start TASK INPUTS
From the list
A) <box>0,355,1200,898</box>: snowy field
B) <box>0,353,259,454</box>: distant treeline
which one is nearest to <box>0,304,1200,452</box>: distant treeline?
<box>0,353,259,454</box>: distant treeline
end TASK INPUTS
start TASK INPUTS
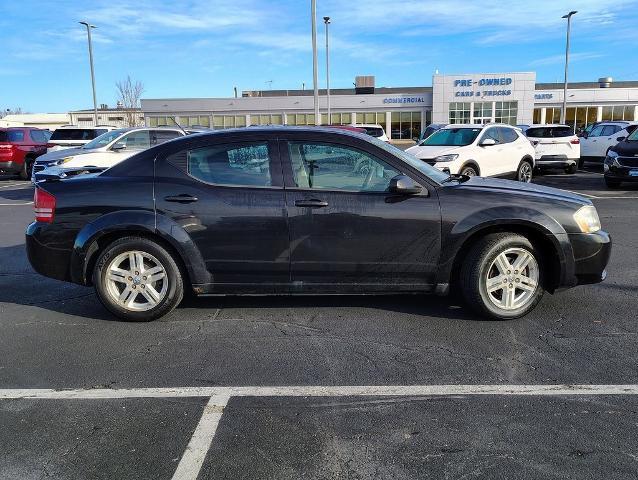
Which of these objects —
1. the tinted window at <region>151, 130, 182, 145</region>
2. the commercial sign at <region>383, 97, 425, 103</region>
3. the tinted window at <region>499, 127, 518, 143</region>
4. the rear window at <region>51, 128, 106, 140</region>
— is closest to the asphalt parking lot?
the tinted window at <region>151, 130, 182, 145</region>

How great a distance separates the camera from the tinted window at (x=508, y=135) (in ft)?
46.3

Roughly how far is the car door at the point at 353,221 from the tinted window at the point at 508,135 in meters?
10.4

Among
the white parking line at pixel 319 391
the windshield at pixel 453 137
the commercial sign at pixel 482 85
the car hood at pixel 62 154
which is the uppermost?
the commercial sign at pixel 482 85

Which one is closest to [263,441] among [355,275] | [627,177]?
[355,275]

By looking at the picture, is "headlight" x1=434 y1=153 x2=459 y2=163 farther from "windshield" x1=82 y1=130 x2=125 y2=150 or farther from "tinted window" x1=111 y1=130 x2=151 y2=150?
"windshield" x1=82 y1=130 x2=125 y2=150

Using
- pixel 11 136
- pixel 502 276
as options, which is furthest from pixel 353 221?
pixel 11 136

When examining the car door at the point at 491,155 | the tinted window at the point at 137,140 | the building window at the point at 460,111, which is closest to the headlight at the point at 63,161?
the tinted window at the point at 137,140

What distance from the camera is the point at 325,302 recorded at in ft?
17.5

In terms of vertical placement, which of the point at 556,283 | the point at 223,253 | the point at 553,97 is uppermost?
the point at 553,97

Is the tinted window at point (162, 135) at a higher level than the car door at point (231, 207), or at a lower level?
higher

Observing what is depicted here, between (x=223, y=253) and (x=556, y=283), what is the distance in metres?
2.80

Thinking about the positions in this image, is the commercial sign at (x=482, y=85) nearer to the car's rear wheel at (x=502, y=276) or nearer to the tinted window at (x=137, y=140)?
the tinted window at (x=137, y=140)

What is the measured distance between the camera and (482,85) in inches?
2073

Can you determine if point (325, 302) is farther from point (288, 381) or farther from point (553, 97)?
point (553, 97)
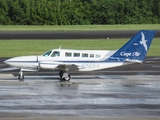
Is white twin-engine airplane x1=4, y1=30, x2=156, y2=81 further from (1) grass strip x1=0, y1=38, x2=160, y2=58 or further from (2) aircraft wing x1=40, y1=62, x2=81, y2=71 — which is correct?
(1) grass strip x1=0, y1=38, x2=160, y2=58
end TASK INPUTS
§ **GIVEN REQUEST**:
Pick out each line in the records above that contains the word "white", and copy those lines in full.

§ **FULL OUTPUT**:
the white parking line at pixel 319 391
Is white twin-engine airplane x1=4, y1=30, x2=156, y2=81 further from (1) grass strip x1=0, y1=38, x2=160, y2=58 or further from (2) aircraft wing x1=40, y1=62, x2=81, y2=71 — which is correct?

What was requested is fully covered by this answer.